HOW TO COMPLETE THIS TASK:
Please retype every record below exactly, leaving the pictures out.

========================================

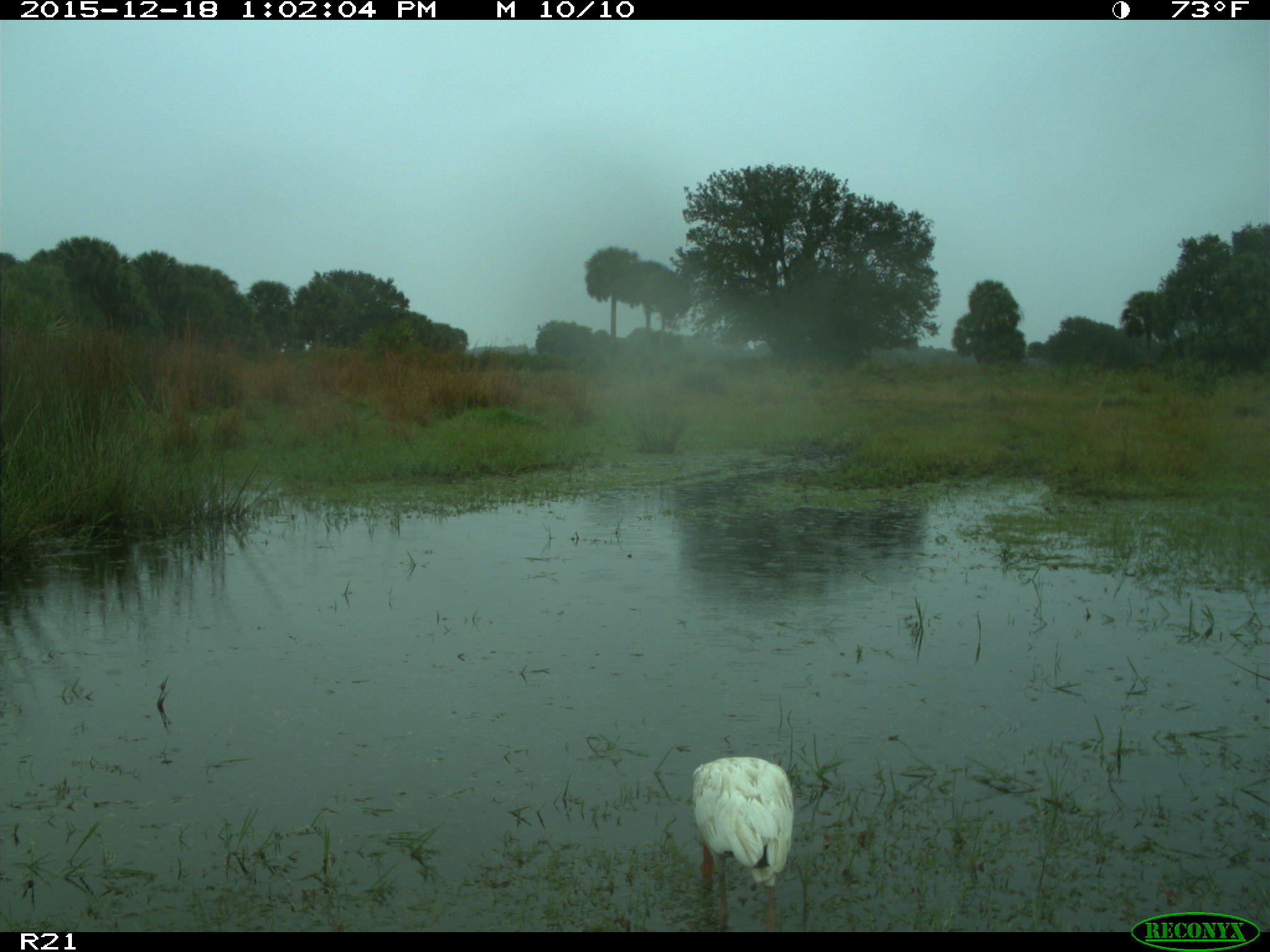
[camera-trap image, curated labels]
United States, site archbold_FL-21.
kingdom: Animalia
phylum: Chordata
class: Aves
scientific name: Aves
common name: birds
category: unidentified bird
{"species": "unidentified bird (birds) (Aves)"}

========================================

RESPONSE BOX:
[camera-trap image, curated labels]
United States, site archbold_FL-21.
kingdom: Animalia
phylum: Chordata
class: Aves
scientific name: Aves
common name: birds
category: unidentified bird
{"species": "unidentified bird (birds) (Aves)"}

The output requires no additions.